Trump’ın açıklamalarıyla birlikte Türkiye ile ABD ilişkilerinin seyrini ve iki tarafın kulislerinde konuşulanları Sputnik‘ten Ceyda Karan‘a değerlendiren Sözcü Gazetesi Ankara Temsilci Zeynep Gürcanlı, Trump’ın attığı tweetlerle, krizde yapılan hamlelerin ciddiyetini vurgulamaya çalıştığını söyledi.
Gürcanlı, “Trump, bana göre attığı tweetlerle el yükseltiyor. Ciddi olduğunu Türk hükümetine, Recep Tayyip Erdoğan’a anlatmaya çalışıyor. ‘Biz çok ciddiyiz, bu krizde yaptığımız hamleler ciddidir ve devamı da gelebilir’ mesajı veriyor.” diyerek şunları söyledi:
“Bu tweet atılmasaydı da ben yine aynı yorumu yapacaktım. Çünkü ABD’den pek çok kişiyle ikili ilişkilerin durumu hakkında konuştum. Edindiğim izlenim şu: ABD’de ‘aldatıldık’ havası var. ‘Her türlü yaptığımıza rağmen Türk hükümetinden karşılık alamadık, vereceklerini söyledikleri karşılıkları da vermediler’ diye bir hava var açıkçası. Trump’ın son tweetinde de bunun etkisi var. Ne yaptınız diye sordum ben ve hep söyledikleri şu: ‘Bu seçimler önemliydi, seçimler öncesi Halkbank’a ceza gelebilirdi ama gelmedi’ dediler. İkincisi de Menbiç dediler. Bunlar yapılmayabilirdi, hem de üstelik Türkiye’deki seçimlerin ne kadar kritik olduğunu biliyordu ABD yönetimi. ‘Yani biz onların önünü açtık’ demeye getiriyorlar. Buna rağmen, bu yaptıklarımıza rağmen, beklentilerimizi iletmemize rağmen bize verilen sözler tutulmadı havası var Washington’da. Kiminle konuştuysam hayal kırıklığı ve kızgınlık vardı. Olanları Türkiye’den herhangi bir adım gelmediği takdirde bekliyordum. Nitekim Trump bir adım attı, çelik ve alüminyum vergilerinin ikiye katlanmasını bir de imalı bir tweetle duyurdu. Tweetle duyurdu, bu da çok sıkıntılı bir durum. ‘İlişkilerimiz bu kez iyi değil’ dedi. Ben bunun da ciddi bir mesaj olduğunu düşünüyorum ve anladığım bunun gerisinin de gelebileceği.”

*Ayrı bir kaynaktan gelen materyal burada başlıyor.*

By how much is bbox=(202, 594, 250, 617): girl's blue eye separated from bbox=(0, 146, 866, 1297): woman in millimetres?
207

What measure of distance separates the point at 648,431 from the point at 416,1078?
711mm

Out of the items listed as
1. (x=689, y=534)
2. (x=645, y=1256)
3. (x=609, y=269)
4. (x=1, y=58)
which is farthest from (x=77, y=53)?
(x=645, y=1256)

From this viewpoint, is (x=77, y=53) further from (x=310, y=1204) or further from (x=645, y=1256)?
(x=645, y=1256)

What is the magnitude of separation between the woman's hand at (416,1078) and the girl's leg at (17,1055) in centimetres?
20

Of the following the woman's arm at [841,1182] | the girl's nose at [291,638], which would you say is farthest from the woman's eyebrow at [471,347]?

‘MESAJ VERMEK İÇİN HALKBANK’A AĞIR BİR CEZA VEREBİLİR’
Gürcanlı, Trump’ın İran’a karşı yaptırımlar konusunda dünyaya mesaj vermek için Halkbank’a ağır bir ceza verebileceği yorumunu yaptı:
”Yeni yaptırımlar beklemek mümkündür diye düşünüyorum. Nedir bu yaptırımlar? İlk olarak İçişleri ve Adalet Bakanlarına birtakım yaptırımlar konulmuştu. Halkbank’a ceza kesilmesini de bekliyorum. Bir de insanların görmediği şu durum var; ABD’nin İran’a bir yaptırımları petrol ve doğalgaz konusundaki yaptırımları kasım ayında uygulanmaya başlanacak. Petrol konusunda ciddi bir yaptırıma girecek. Trump’ın bir tweeti vardı: ‘Ya onlardansın ya bizdensin’. Yani ya dolar kullanırsın bizimle iş birliği yaparsın ya da gidersin İran’la iş birliği yaparsın diye.

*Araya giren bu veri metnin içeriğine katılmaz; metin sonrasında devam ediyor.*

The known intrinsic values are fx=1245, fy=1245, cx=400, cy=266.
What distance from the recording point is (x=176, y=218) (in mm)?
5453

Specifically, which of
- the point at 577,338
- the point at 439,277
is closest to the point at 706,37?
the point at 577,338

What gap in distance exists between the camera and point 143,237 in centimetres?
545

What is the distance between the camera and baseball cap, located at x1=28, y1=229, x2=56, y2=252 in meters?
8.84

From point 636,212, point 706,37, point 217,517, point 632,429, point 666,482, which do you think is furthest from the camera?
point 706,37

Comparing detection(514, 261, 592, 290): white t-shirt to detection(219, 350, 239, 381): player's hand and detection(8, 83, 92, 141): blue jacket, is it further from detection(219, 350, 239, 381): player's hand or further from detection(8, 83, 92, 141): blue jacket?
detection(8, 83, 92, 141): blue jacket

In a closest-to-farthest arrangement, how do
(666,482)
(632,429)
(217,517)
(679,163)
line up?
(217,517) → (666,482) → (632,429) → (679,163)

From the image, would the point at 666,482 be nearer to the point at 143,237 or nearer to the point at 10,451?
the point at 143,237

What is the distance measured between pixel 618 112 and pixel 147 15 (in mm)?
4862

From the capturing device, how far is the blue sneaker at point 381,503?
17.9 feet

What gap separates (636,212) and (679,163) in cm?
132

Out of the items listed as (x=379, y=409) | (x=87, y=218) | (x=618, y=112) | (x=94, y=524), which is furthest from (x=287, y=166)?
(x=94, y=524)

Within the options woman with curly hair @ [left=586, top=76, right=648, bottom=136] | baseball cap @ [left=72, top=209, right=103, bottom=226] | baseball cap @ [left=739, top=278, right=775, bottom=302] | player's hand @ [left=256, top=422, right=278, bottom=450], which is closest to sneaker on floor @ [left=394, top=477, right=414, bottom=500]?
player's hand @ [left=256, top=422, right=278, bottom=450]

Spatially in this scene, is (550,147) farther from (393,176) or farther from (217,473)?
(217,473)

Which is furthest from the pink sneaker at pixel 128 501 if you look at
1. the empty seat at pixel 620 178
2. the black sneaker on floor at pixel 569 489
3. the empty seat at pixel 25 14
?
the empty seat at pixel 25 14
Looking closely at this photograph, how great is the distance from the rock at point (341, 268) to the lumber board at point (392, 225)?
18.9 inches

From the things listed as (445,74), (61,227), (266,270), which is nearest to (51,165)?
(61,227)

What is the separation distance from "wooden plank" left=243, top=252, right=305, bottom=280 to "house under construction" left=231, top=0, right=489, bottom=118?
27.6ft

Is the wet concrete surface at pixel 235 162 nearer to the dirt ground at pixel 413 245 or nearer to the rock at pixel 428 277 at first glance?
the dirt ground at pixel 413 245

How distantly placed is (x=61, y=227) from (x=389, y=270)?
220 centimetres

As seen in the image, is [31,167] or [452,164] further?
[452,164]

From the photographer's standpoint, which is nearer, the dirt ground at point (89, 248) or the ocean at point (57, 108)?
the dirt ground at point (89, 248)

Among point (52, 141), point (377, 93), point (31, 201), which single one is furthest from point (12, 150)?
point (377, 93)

Bu tabii ki Türkiye’ye özel değildi, tüm dünya şirketlerine verilmiş bir mesajdı. Buna karşı Avrupa Birliği’nde, Çin’de, diğer ülkelerde ve tabii ki Türkiye’de bir takım öfkeli sesler çıktı, niye ki, yani ‘sizin yaptığınıza uymak zorunda mıyız’ denildi. Şimdi Halkbank cezası bu aşamada çok önem taşıyor. Trump bir de sadece Türkiye’ye bir ders vermenin yanı sıra dünyaya da bir mesaj vermek için Halkbank cezasını kullanabilir. Yani ‘şakamız yok’ demek için Halkbank cezasını olabildiğinden de yüksek tutabilir. Benim en büyük endişem bu açıkçası. Böylece İran’la bundan sonra, kasımdaki bu yeni, ikinci etap ambargodan sonra iş tutmaya kalkacak sadece Türk değil öbür şirketlere de bir mesaj vermek isteyebilir. Benim en büyük endişem bu. ABD’nin el yükseltmesi işin oraya doğru gittiğini gösteriyor. Hakikaten ciddi sıkıntılar olacak.”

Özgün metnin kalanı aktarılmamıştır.